前世の孫と同じくらいの女の子の声をきいて一瞬の混乱もおさまったのか、虎千代は口元をホロリとほころばせた。泣きやんだ子の笑顔をみつけた虎御前が、綾姫に赤子をみせた。
「まあ……虎千代がこんなに笑っていやる。綾姫こなたが弟の虎千代ですよ」
赤ん坊を始めて見る綾姫は、興味津々と真っ黒な目をくりくりとして虎千代を見つめた。
参
「トラチヨかあ……かわいらしいでしゅ。わたしはトラチヨのあねさまでしゅか……ははさま?」
「そうですよ綾、あなたはもう姉になるのですから、確りとしなくてはのう」
「うん、がんばゆ。トラチヨをまもりゅ」
可愛いらしい綾姫の『守る』という頼もしい発言に、侍女たちも明るい顔をして笑っていた。
久々に訪れた虎千代の笑顔に、みなは安堵のため息をついた。やがて虎千代は、泣き疲れたのか、口元がほころんだまま眠りにつきました。
「若君の笑顔がこんな愛くるしいなんて、始めて知りましたね御前様」
「ほんにのう、やはり子供は子供同士ということか、のう荻野」
以来、姉としての自覚を持った綾姫は虎千代のそばに居着くようになり。周囲は、それを公然と認めたのでした。
しかし、一方の虎千代の身になって考えると、かなり迷惑なことだったと思われます。まあ、そんなこんなの騒動の後に、為景がやって来てきました。
「おお、虎千代が笑ったと聞いたぞ!!」
ぞろぞろとお供をつれての登場です。大きな地声を張り上げた為景が、虎千代の部屋へと入ってくると、すかさず綾姫が為景の前にでる。
「とうさま!!ちぃ――でしゅ。トラチヨがおきるでしゅの」
「す、すまん」
人差し指を口元にあてがい、可愛い顔をしかめて為景をたしなめる。乱世の奸雄と呼ばれる男も、綾姫の前では形無しのようだ。
「これ綾、父上に対して礼儀をかいておる。申し訳ありません我が殿、妾がいたりませなんだ」
虎御前は、言うとすぐ綾姫の尻をペシッと叩き、一緒に座らせて、為景に頭を下げさせた。為景も、綾の勢いに一瞬謝ってしまったのの、気まずい顔を一つ空咳をして元にもどし、進められた上座に腰を落ち着けた。

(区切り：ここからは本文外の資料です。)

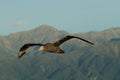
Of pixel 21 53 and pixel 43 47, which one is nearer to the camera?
pixel 43 47

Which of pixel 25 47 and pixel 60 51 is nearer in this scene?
pixel 60 51

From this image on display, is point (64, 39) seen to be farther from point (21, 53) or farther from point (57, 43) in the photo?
point (21, 53)

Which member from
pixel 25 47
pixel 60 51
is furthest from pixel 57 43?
pixel 25 47

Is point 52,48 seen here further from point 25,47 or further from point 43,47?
point 25,47

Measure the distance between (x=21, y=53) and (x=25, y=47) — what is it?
0.49 metres

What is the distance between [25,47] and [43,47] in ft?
4.05

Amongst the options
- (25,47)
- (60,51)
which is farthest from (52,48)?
(25,47)

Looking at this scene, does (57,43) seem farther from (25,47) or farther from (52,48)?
A: (25,47)

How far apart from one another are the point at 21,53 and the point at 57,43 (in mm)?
2035

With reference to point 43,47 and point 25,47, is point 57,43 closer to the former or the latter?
point 43,47

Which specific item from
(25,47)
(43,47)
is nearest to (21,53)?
(25,47)

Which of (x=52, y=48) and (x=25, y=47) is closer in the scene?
(x=52, y=48)

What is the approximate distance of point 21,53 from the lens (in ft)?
51.7

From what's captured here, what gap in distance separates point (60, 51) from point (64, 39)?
0.81 metres
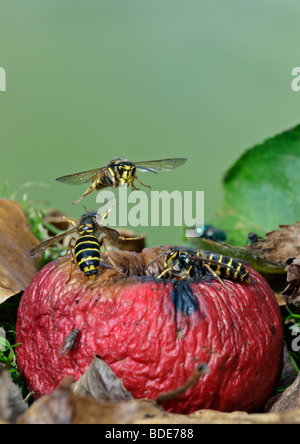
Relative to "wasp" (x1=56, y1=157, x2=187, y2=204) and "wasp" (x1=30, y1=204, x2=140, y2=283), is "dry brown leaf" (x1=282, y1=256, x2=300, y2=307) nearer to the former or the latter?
"wasp" (x1=56, y1=157, x2=187, y2=204)

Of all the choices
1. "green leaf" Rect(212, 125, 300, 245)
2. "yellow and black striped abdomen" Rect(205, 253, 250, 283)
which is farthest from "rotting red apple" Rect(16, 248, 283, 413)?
"green leaf" Rect(212, 125, 300, 245)

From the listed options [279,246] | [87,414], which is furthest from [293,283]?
[87,414]

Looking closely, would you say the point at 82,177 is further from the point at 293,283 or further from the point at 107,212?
the point at 293,283

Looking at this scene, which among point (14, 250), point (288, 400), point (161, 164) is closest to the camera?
point (288, 400)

「いや、なにかまわぬ頭をあげよ!綾の姉ぷりも板についてきたようじゃ。実はな、また戦に出ることになってのう。虎千代の顔を見ておこうと思ったまでじゃ」
「またぞろ、一揆が起こったのですか我が殿?」
―――越後は一向宗に煽られた一揆が頻発し、まだ定まらず混沌として、戦の火種はあちこちに燻っておりました。